In der Woche vom 17. bis 22. März 2026 kamen 18 Spieler aus dem DACH-Raum in der NHL zum Einsatz. Darunter sieben Deutsche (Tim Stützle, Moritz Seider, Lukas Reichel, Nico Sturm, Josh Samanski, JJ Peterka, Philipp Grubauer), zwei Österreicher (Marco Rossi, Marco Kasper) und neun Schweizer (J.J. Moser, Roman Josi, Nico Hischier, Pius Suter, Timo Meier, Philipp Kurashev, Jonas Siegenthaler, Lian Bichsel, Akira Schmid).
In dieser Saison zeichnet NHL.com/de sowohl Maschinen (produktive Scorer) als auch Arbeiter (defensive Werte wie Checks oder Blocks) aus.
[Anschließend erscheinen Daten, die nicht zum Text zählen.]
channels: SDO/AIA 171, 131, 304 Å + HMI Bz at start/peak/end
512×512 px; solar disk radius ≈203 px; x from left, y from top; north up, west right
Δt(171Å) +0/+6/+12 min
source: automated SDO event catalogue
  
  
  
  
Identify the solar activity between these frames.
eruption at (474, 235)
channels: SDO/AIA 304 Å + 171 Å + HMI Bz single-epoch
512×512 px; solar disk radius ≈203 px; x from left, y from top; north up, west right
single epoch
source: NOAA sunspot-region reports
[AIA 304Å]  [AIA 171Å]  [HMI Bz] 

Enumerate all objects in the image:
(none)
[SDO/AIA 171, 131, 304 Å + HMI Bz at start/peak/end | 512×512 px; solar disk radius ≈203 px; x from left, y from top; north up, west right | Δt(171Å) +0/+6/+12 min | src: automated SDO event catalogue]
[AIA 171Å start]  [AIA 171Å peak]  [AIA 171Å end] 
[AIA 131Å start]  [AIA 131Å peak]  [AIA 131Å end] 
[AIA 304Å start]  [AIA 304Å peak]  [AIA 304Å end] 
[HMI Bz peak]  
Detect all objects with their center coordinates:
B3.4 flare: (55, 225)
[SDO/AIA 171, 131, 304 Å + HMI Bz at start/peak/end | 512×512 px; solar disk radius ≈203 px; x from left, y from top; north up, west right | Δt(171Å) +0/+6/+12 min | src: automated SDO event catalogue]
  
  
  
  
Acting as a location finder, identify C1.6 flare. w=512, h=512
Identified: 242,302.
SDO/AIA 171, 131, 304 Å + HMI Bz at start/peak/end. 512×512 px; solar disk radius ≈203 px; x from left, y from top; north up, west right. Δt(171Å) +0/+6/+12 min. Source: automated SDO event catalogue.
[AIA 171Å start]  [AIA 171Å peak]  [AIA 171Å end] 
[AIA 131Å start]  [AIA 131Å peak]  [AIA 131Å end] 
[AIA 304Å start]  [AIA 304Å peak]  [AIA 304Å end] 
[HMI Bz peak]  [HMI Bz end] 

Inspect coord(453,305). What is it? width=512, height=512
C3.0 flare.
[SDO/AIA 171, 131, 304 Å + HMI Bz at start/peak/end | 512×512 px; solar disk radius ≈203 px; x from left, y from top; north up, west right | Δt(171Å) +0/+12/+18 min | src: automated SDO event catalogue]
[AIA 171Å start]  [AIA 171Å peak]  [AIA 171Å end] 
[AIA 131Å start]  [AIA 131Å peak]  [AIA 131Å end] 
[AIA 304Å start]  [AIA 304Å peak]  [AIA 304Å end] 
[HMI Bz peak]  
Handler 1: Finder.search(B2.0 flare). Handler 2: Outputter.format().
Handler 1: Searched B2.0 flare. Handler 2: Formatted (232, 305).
In der Kategorie Maschinen wird Dauersieger Leon Draisaitl in der regulären Saison aufgrund einer Verletzung nicht mehr zum Einsatz kommen. Der Abstand zu seinen Verfolgern ist groß, einer von ihnen schaffte den Sprung unter die Top 3 in dieser Woche. Nicht dazu zählten die Deutschen Moritz Seider (Detroit Red Wings; drei Spiele, 1-1-2), Nico Sturm (Minnesota Wild; drei Spiele, 1-0-1) und Josh Samanski (Edmonton Oilers; drei Spiele, 1-0-1). Letzterem gelang der erste Karriere-Treffer in der NHL. Auch das Schweizer Quartett um Nico Hischier (New Jersey Devils; drei Spiele, 1-1-2), Roman Josi (Nashville Predators; vier Spiele, 0-3-3), J.J. Moser (Tampa Bay Lightning; vier Spiele, 0-3-3) und Pius Suter (St. Louis Blues; zwei Spiele, 1-0-1) schrammte knapp am Stockerl vorbei.
In der Kategorie Arbeiter überzeugten die Schweizer Jonas Siegenthaler (New Jersey Devils; drei Spiele, sechs Blocks) und Josi (vier Spiele, drei Checks, fünf Blocks) sowie der deutsche Zwei-Wege-Stürmer Nico Sturm (Minnesota Wild; drei Spiele, vier Checks, zwei Blocks, +1, 58,3 Prozent gewonnene Faceoffs). Unter die Top 3 aber schafften es andere.
NHL.com/de stellt die Three Stars in den Kategorien „Maschinen“ und „Arbeiter“ der vergangenen Woche vor…
MASCHINEN
3rd Star: Tim Stützle (Ottawa Senators)
Der deutsche Center Tim Stützle von den Ottawa Senators ist der stärkste Draisaitl-Verfolger und schaffte zum neunten Mal den Sprung ins Maschinen-Ranking (drei 1st Stars, vier 2nd Stars, zwei 3rd Stars). Im Beobachtungszeitraum markierte der 24-Jährige aus Viersen in drei Spielen zwei Tore (2-0-2). Bei durchschnittlich 20:02 Minuten Eiszeit pro Partie gewann Stützle 50 Prozent seiner Faceoffs und kam auf eine Schusseffizienz von 28,6 Prozent.